Return the records in full, exactly as given.

** Start of Dataset **

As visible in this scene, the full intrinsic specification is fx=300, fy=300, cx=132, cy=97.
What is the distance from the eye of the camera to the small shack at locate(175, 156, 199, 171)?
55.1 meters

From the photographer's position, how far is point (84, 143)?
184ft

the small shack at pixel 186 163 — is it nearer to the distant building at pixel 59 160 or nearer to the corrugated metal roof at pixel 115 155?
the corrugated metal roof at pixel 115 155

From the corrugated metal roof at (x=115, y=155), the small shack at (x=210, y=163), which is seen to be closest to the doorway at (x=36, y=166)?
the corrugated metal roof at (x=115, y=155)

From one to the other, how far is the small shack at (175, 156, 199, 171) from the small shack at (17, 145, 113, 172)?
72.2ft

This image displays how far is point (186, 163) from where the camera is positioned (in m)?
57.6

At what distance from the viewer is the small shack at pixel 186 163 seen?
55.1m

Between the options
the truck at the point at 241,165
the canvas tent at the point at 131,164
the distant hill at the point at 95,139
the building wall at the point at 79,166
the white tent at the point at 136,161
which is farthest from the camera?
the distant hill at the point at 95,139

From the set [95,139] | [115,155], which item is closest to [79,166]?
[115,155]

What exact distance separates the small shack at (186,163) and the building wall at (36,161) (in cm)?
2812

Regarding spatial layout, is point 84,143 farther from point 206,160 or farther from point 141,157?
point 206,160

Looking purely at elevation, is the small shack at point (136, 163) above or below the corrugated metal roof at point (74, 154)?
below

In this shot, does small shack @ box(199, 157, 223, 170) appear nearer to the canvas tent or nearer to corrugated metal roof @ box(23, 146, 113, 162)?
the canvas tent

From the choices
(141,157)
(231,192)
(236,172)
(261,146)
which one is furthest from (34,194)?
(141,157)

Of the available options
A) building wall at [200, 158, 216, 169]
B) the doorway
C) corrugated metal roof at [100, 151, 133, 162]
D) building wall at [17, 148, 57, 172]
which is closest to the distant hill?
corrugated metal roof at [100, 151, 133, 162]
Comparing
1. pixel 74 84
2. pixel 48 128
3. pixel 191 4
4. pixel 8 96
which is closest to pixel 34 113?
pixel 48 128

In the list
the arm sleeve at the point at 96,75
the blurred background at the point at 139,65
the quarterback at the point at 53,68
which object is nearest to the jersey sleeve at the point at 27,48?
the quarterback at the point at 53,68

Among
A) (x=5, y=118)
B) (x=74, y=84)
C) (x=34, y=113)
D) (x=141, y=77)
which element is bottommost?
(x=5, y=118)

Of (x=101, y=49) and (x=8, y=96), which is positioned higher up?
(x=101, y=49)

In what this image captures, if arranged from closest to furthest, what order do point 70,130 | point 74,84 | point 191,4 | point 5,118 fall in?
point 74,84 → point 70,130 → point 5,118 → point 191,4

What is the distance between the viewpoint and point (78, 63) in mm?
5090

** End of Dataset **

**Solution to the exercise**:
As visible in this scene, the full intrinsic specification is fx=300, fy=300, cx=132, cy=97.
What is the distance from the eye of the camera to the small shack at locate(175, 156, 199, 171)?
55.1 meters

From the photographer's position, how far is point (84, 143)?
184ft

the small shack at pixel 186 163 — is it nearer to the distant building at pixel 59 160 or nearer to the corrugated metal roof at pixel 115 155?
the corrugated metal roof at pixel 115 155

From the corrugated metal roof at (x=115, y=155), the small shack at (x=210, y=163), which is seen to be closest to the doorway at (x=36, y=166)?
the corrugated metal roof at (x=115, y=155)

From one to the other, how far is the small shack at (175, 156, 199, 171) from the small shack at (17, 145, 113, 172)?
72.2ft

This image displays how far is point (186, 163) from where the camera is positioned (in m)?
57.6

At what distance from the viewer is the small shack at pixel 186 163 seen?
55.1m

Between the options
the truck at the point at 241,165
the canvas tent at the point at 131,164
the distant hill at the point at 95,139
the building wall at the point at 79,166
the white tent at the point at 136,161
which is farthest from the camera?
the distant hill at the point at 95,139

From the set [95,139] | [115,155], which item is closest to [79,166]?
[115,155]

What exact distance separates the small shack at (186,163) and the building wall at (36,161) (in cm)?
2812

Regarding spatial layout, is point 84,143 farther from point 206,160 or farther from point 141,157?
point 206,160

Looking purely at elevation, is the small shack at point (136, 163) above or below the corrugated metal roof at point (74, 154)?
below

In this shot, does small shack @ box(199, 157, 223, 170) appear nearer to the canvas tent or nearer to corrugated metal roof @ box(23, 146, 113, 162)?
the canvas tent

From the choices
(141,157)
(231,192)
(236,172)
(261,146)
which one is furthest from (34,194)?
(141,157)

Of the available options
A) building wall at [200, 158, 216, 169]
B) the doorway
C) corrugated metal roof at [100, 151, 133, 162]
D) building wall at [17, 148, 57, 172]
which is closest to the distant hill?
corrugated metal roof at [100, 151, 133, 162]
Comparing
1. pixel 74 84
2. pixel 48 128
3. pixel 191 4
4. pixel 8 96
which is closest to pixel 34 113?
pixel 48 128

In the list
the arm sleeve at the point at 96,75
the blurred background at the point at 139,65
the quarterback at the point at 53,68
which object is nearest to the jersey sleeve at the point at 27,48?
the quarterback at the point at 53,68

Among
A) (x=5, y=118)
B) (x=74, y=84)
C) (x=34, y=113)
D) (x=141, y=77)
which element is bottommost?
(x=5, y=118)

Of (x=101, y=49) and (x=8, y=96), which is positioned higher up?
(x=101, y=49)

In what this image captures, if arranged from closest to furthest, what order do point 70,130 | point 74,84 | point 191,4 | point 5,118 fall in?
point 74,84 → point 70,130 → point 5,118 → point 191,4

What is the distance between the viewpoint and point (78, 63) in mm?
5090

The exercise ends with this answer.